**Document segment:**

The effect would have been in the present case, if the inquiry commenced by the Board not been discontinued, that it would have been required to take the inquiry to a conclusion, but would have had no further powers. Any further proceedings in respect of the same matter would have to be instituted and conducted by the Nursing Board under the new Act. It would seem to follow that the only powers exercisable by the Nursing Board under the new Act would be those which the new Act confers, but I see no difficulty about that because at the time of the commencement of the new Act there were no proceedings extant in respect of Mrs S. Any proceedings instituted against her by the Nursing Board under the new Act relating to the same matter would be pursuant to a new complaint. In any event, the disciplinary powers exercisable by the Nursing Board, though a little more extensive, appear to be much of the same scope as those exercisable by the former Board.

**Raw data:**
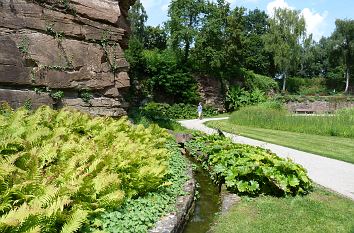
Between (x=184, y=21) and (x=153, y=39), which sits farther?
(x=153, y=39)

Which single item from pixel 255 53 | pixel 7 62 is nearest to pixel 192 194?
pixel 7 62

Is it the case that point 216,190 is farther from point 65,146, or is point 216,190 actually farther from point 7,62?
point 7,62

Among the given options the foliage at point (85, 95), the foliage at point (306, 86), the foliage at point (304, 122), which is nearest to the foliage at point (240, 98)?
the foliage at point (304, 122)

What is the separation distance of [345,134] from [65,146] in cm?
1587

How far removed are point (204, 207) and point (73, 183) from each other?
11.8ft

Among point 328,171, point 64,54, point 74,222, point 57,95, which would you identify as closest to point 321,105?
point 328,171

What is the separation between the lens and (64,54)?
1431cm

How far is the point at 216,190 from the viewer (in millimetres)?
8742

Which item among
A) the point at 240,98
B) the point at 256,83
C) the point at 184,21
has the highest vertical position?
the point at 184,21

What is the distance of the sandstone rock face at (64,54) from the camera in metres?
13.0

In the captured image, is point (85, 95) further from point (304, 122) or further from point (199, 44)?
point (199, 44)

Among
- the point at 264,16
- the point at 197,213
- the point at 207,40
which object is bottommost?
the point at 197,213

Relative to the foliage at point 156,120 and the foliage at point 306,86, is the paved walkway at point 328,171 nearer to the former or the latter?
the foliage at point 156,120

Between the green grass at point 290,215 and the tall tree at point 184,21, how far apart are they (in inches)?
1190
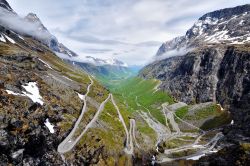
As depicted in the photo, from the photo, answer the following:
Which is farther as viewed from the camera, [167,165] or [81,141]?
[167,165]

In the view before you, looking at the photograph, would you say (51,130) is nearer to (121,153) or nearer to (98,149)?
(98,149)

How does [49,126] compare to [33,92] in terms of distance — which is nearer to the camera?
[49,126]

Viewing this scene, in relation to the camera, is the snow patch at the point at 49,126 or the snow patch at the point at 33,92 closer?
the snow patch at the point at 49,126

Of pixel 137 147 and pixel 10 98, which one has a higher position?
pixel 10 98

**Work to complete:**
[1] In the passage on the Nursing Board, who would have to institute and conduct any further proceedings in respect of the same matter?
[2] In the passage on the Nursing Board, why does the writer see no difficulty in the Nursing Board having only the powers that the new Act confers?
[3] Pick up the passage on the Nursing Board after its final sentence and carry it on.
The items are not used in any task.

**Answers to the tasks:**
[1] The Nursing Board, under the new Act.

[2] When the new Act commenced, there were no proceedings extant in respect of Mrs S. Any proceedings the Nursing Board brought against her under the new Act on the same matter would therefore rest on a new complaint.

[3]
The view which I have expressed as to the interpretation and application of the transitional and savings provisions of the new Act relieves me of any necessity to consider whether after the repeal of the old Act there remained in Mrs S in respect of her alleged conduct a "liability" for the purpose of s16(1) of the Acts Interpretation Act. Although that section contains the expression, "unless the contrary is expressly provided", which may be more restrictive than the expression, "unless the contrary appears", which is for example used in the Interpretation Act 1978, s16, of the United Kingdom (see Halsbury's Statutes of England, 3rd ed, vol 48, p1305), and s7(2) of the Acts Interpretation Acts 1958 of Victoria (see Byrne v Garisson [1965] VR 523 at p527), it is not necessary in order that a matter should be "expressly provided" that it should be enacted in so many words. It is sufficient to come within that expression if the meaning appears by necessary implication from the words used and the context in which they appear – see Chorlton v Lings [1868] LR 4 CP 374; In re England (1893) 13 NSWLR (L) 121. I have made it clear that in my view, if there is a "liability" here to which s16(1) would otherwise apply, then by necessary implication it is excluded by s3 of Schedule 2 of the new Act; which therefore does "otherwise expressly provide".
It follows from the above reasons that the Board had no standing to institute the charge in question, or to refer the special case to this Court.